Date: 2024-03-22

Time: 15:30-16:30 (Montreal time)

Location: Online, retransmitted in Burnside 1104

https://mcgill.zoom.us/j/81895414756

Meeting ID: 818 9541 4756

Passcode: None

Abstract:

This paper introduces several enhancements to the minimum covariance determinant method of outlier detection and robust estimation of means and covariances. We leverage the principal component transform to achieve dimension reduction and ultimately better analyses. Our best subset selection algorithm strategically combines statistical depth and concentration steps. To ascertain the appropriate subset size and number of principal components, we introduce a bootstrap procedure that estimates the instability of the best subset algorithm.

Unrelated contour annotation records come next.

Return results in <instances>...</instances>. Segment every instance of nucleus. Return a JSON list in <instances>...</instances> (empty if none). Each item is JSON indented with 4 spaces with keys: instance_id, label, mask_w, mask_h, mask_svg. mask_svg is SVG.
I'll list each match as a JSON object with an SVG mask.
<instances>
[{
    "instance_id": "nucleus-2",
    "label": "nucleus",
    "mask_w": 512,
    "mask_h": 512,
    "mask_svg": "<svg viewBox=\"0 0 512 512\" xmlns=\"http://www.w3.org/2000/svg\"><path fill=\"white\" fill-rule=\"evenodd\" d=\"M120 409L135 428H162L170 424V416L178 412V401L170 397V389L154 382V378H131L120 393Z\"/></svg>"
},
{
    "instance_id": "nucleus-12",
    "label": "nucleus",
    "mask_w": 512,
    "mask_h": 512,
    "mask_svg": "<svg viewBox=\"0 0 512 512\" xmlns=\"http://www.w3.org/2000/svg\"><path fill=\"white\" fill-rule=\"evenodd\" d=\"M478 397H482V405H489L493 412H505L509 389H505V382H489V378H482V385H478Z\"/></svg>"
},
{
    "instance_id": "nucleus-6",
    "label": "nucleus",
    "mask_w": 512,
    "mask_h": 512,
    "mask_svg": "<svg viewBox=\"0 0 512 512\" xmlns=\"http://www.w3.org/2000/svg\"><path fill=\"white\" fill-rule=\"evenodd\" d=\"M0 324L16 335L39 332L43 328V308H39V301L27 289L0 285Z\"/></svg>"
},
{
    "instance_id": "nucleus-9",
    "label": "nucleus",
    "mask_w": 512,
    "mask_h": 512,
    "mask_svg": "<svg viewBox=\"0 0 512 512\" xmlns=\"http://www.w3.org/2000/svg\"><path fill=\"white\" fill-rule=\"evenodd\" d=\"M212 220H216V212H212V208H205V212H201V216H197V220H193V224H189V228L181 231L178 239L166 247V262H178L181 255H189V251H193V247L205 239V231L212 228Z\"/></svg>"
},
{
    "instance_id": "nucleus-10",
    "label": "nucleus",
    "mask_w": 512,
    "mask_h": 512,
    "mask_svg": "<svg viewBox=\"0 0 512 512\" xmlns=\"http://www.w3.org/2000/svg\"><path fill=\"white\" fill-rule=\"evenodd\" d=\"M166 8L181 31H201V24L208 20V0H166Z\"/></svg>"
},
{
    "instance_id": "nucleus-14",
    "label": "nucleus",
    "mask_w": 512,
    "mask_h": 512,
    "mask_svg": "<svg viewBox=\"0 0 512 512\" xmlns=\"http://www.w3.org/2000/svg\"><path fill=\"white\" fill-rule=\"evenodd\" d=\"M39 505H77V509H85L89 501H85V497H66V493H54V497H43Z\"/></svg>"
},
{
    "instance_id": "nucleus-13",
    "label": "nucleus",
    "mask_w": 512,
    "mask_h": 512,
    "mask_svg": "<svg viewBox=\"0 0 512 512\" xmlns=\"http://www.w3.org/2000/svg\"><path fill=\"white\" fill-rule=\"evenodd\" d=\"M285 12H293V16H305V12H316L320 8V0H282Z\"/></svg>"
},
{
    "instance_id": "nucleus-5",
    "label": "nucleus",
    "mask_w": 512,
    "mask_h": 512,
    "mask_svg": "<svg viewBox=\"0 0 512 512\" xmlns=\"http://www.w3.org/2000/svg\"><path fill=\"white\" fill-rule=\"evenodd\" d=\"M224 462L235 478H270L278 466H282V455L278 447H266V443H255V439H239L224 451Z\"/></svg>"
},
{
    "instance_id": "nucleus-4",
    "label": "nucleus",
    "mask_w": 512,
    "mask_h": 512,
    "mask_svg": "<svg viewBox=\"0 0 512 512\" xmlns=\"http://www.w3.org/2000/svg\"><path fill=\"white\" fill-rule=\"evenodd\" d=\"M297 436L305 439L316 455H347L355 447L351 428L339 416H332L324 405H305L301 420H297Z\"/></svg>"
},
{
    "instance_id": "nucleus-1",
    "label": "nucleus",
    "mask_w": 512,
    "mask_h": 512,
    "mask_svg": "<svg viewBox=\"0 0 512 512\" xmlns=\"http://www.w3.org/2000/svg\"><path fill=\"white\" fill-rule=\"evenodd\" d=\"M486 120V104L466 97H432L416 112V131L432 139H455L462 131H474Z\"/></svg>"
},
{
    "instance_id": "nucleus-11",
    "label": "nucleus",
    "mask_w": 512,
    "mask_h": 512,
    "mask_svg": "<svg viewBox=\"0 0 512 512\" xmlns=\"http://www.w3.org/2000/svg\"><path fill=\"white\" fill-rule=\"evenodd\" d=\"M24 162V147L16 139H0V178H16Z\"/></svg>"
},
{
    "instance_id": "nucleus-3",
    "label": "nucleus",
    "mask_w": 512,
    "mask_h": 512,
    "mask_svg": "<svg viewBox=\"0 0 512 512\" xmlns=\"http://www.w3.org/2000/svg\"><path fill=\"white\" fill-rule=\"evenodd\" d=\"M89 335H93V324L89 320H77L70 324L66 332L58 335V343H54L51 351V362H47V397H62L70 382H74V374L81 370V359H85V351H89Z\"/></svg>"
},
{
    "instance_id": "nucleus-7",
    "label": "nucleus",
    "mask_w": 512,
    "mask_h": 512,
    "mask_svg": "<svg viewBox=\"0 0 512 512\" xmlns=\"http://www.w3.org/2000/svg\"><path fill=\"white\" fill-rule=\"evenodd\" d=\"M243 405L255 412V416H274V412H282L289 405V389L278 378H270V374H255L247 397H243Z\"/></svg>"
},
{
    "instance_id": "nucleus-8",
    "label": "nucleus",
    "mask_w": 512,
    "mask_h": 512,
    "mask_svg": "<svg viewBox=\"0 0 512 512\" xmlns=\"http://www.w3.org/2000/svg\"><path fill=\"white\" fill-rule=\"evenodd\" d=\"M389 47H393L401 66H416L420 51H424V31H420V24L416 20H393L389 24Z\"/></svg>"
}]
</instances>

The parameter combination exhibiting minimal instability proves ideal for the purposes of outlier detection and robust estimation. Rigorous benchmarking against prominent MCD variants showcases our approach’s superior statistical performance and computational speed in high dimensions. Application to a fruit spectra data set and a cancer genomics data set illustrates our claims.

Speaker

Qiang Heng is currently a postdoctoral scholar at UCLA computational medicine, supervised by Kenneth L. Lange. He received his Ph.D. degree in statistics from North Carolina State University in 2023. He is interested in computational approaches in statistics. numerical methods, and statistical genetics.